[YOUR OBJECTIVE]
In the article on BP dropping its China refinery plans, give the part starting with "While the fuel" and going on through "exports in 2013." again, substituting "refining surplus" for "capacity glut".

[PASSAGE TO READ]
* * * * * * * * *

Reuters/Beijing

BP is dropping plans to invest in a refinery in China, three sources with direct knowledge said, the fourth refining project in recent months to fall foul of a slowdown in growth in the world’s second-largest economy.
China’s fuel consumption rose at the slowest clip in more than 20 years in 2013, ending a decade of rapid demand growth that drove global oil prices to over $100 a barrel and made gaining access to China’s restricted retail market a mouth-watering prospect for international
oil firms.
While the fuel market cooled, construction of new refineries continued apace, leaving a capacity glut that hurt refinery profit margins and led to a rapid rise in Chinese fuel exports in 2013.
“There is growing concern of an over-supplied China market, so BP is taking its precautions,” said one oil industry executive, who declined to be named as he was not authorised by his company to speak to the media.
BP is dismantling the 20-strong Beijing-based team tasked with studying the feasibility of taking a stake in a refinery in the southern coastal city of Qinzhou, the sources said.
The team is being reassigned after around two years working on the project to invest in the 200,000 barrels-per-day plant, run by China’s second-largest refinery operator, state-run PetroChina. PetroChina is currently upgrading the plant to handle a wider variety of crude. The plant cost $2.5bn to build and started operating in late 2010.
Both BP and PetroChina spokesmen declined to comment.
PetroChina said in a report earlier this month that it had put off starting up two new refineries – a 400,000-bpd joint venture with Venezuela and a 200,000-bpd plant in potential alliance with Saudi Aramco – and delayed expansion of another to counter the threat of overcapacity as oil demand growth slows.
Slow progress on the project and BP’s internal drive to cut costs contributed to the company’s decision to drop the investment plan, the sources said.
While it has made no headway in refining in China, BP has invested some $4.4bn in the country’s energy sector. Those investments include the country’s first receiving terminal for liquefied natural gas, a major offshore gas field in the South China Sea, a petrochemical complex in Shanghai and 800 petrol stations – one of the largest for an international energy firm.
International oil majors have gained limited footholds in China’s refining business, which is tightly held by PetroChina and Asia’s largest refiner, Sinopec Corp.
The two firms dominate crude and gas output and imports as well as refining capacity.
US major ExxonMobil has the biggest presence among oil majors in the refining sector, jointly running a 240,000-bpd refinery and an 800,000-tonne-per-year petrochemical complex in partnership with Sinopec Corp France’s Total  holds a stake in PetroChina-controlled export refiner WEPEC. Royal Dutch Shell’s plan to build a $13bn refinery and petrochemical complex in east China stalled last year, first over a land issue and then by the change of strategy of partner PetroChina to cut back on refining spending.

* * * * * * * * *

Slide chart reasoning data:

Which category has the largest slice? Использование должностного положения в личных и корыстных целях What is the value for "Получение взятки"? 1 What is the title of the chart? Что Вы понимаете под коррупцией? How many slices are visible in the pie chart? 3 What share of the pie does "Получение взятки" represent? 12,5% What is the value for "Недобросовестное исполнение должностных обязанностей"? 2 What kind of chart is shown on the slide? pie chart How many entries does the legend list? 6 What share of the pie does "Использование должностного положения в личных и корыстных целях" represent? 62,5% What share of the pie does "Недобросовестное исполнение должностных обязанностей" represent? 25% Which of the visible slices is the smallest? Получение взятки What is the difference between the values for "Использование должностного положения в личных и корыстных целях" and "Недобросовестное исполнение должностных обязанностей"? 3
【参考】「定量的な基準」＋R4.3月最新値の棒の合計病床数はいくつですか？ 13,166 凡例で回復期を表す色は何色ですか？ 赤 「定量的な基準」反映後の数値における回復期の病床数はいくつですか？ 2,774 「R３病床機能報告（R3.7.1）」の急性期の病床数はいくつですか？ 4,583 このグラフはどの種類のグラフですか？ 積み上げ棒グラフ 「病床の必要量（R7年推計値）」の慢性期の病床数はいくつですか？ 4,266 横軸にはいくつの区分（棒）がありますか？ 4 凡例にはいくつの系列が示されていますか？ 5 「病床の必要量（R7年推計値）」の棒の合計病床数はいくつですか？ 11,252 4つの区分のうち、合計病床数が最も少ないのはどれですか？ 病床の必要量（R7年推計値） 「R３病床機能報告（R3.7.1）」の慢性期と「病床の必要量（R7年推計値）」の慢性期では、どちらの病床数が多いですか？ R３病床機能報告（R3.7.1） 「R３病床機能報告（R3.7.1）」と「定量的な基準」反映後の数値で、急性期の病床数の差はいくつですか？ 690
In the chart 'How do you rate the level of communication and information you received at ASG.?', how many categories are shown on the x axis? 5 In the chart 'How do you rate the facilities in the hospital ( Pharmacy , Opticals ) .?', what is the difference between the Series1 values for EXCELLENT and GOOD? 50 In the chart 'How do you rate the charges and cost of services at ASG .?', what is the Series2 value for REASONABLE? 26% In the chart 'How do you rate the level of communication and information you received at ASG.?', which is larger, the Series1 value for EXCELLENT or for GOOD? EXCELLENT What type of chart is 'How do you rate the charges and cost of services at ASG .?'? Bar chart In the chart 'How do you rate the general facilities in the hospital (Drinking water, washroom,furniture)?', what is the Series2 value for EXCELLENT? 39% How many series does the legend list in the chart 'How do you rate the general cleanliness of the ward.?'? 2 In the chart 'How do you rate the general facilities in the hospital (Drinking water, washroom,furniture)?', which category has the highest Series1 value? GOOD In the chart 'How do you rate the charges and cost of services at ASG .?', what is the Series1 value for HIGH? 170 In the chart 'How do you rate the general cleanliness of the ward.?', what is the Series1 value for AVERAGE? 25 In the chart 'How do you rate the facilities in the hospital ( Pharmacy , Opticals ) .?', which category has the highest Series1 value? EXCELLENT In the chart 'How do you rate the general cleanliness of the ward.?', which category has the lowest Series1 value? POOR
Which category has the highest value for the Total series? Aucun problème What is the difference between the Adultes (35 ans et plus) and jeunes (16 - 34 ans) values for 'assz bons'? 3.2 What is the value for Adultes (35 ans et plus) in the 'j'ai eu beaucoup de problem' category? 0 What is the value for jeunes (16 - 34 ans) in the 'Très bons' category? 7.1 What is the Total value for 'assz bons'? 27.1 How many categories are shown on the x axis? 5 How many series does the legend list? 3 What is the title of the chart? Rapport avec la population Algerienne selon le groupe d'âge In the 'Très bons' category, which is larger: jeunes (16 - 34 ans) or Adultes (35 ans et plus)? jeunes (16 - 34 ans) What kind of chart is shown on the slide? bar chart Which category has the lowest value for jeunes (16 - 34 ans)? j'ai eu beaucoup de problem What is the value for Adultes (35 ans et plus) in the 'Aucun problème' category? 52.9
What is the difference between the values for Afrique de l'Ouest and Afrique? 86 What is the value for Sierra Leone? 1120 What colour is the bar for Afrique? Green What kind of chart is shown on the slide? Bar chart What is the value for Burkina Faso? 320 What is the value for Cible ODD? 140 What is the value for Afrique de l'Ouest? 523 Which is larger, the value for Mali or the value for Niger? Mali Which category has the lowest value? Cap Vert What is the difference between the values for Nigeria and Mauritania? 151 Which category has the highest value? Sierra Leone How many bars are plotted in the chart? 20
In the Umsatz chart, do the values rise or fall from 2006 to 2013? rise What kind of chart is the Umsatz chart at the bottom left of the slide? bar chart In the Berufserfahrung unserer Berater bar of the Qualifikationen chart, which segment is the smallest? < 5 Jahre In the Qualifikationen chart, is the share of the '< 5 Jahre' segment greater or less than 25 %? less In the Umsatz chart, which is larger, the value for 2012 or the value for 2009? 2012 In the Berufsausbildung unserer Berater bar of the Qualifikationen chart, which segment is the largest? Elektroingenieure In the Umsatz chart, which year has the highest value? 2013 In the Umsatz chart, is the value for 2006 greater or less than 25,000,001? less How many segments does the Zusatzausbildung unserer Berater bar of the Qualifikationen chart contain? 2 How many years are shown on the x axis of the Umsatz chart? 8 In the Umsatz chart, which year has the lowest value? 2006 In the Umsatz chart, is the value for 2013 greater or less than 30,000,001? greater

* * * * * * * * *

[PROBLEM SOLUTION]
While the fuel market cooled, construction of new refineries continued apace, leaving a refining surplus that hurt refinery profit margins and led to a rapid rise in Chinese fuel exports in 2013.